The Stealing Begins

There are a lot of ways to steal an election–you can do it electronically, you can do it with mail-in ballots, you can do it with basic voter fraud, or you can be subtle and do it by going in to places that you know will vote the way you want them to and paying people to register those voters and get them to the polls. Right now, that is the preferred method.

On Saturday, The Federalist reported:

With a little over seven months until Election Day, “Bidenbucks” are ramping up where Team Biden’s sweeping taxpayer-funded get-out-the-vote order is most needed. Meanwhile, a federal judge has stopped a Bidenbucks complaint described as “the MOST important election integrity lawsuit in the country.”

The Michigan Department of State recently announced a signed Memorandum of Understanding (MOU) with the U.S. Small Business Administration “to promote civic engagement and voter registration in Michigan.” The agreement, according to Michigan Secretary of State Jocelyn Benson and SBA Administrator Isabel Casillas Guzman is a “first-of-its-kind collaboration” for the federal agency. It is expected to run through Jan. 1, 2036. That is, if legal challenges can’t stop the apparently unconstitutional “understanding.”

---------------

# Problem to work on
From the election article, pull out the passage that begins at the words "There are a" and stops after "the preferred method.", copying it word for word.

# Listed records
---------------

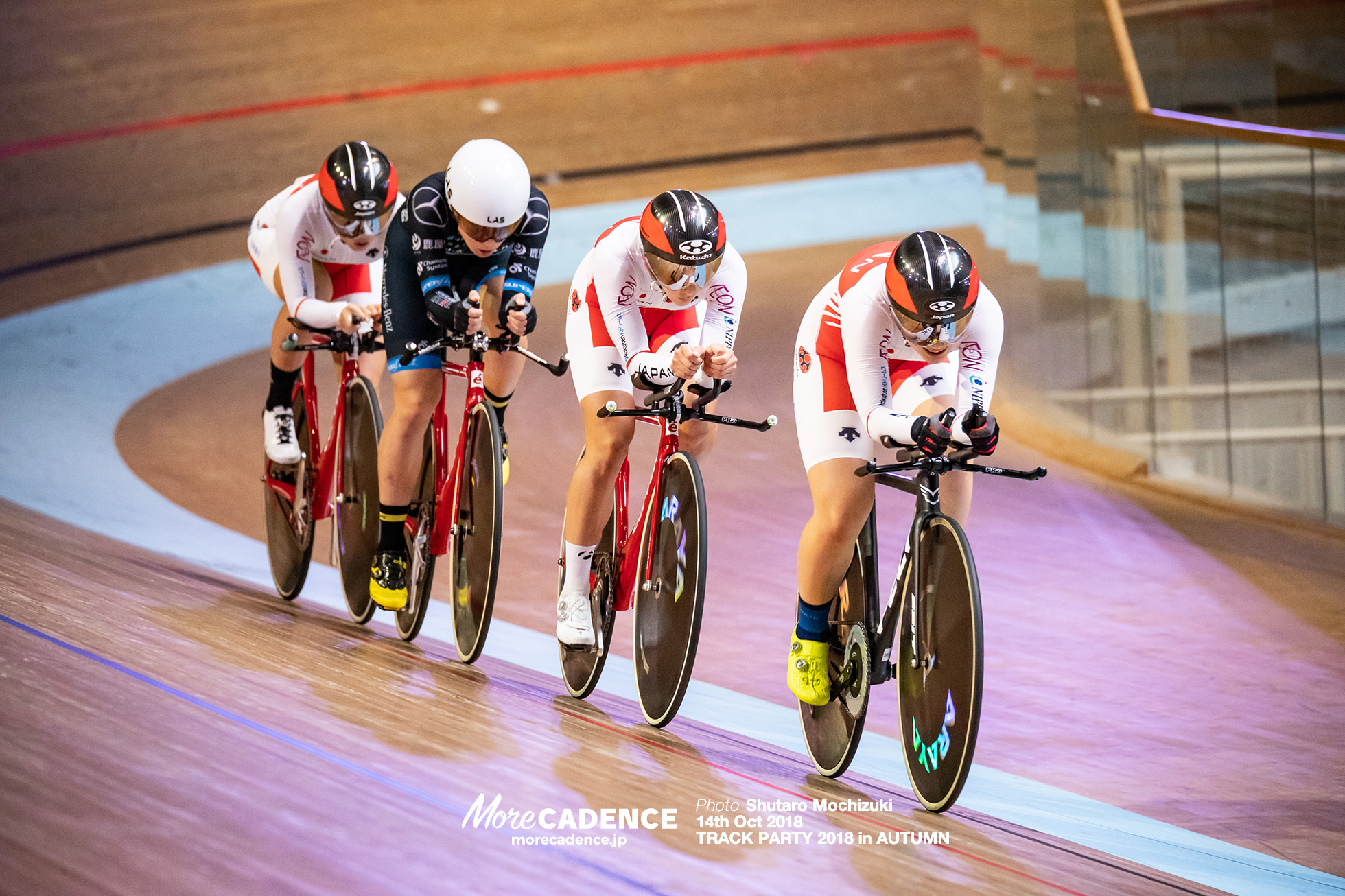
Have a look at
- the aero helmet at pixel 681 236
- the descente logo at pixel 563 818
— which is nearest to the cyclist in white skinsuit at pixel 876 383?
the aero helmet at pixel 681 236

---------------

# Solved problem
There are a lot of ways to steal an election–you can do it electronically, you can do it with mail-in ballots, you can do it with basic voter fraud, or you can be subtle and do it by going in to places that you know will vote the way you want them to and paying people to register those voters and get them to the polls. Right now, that is the preferred method.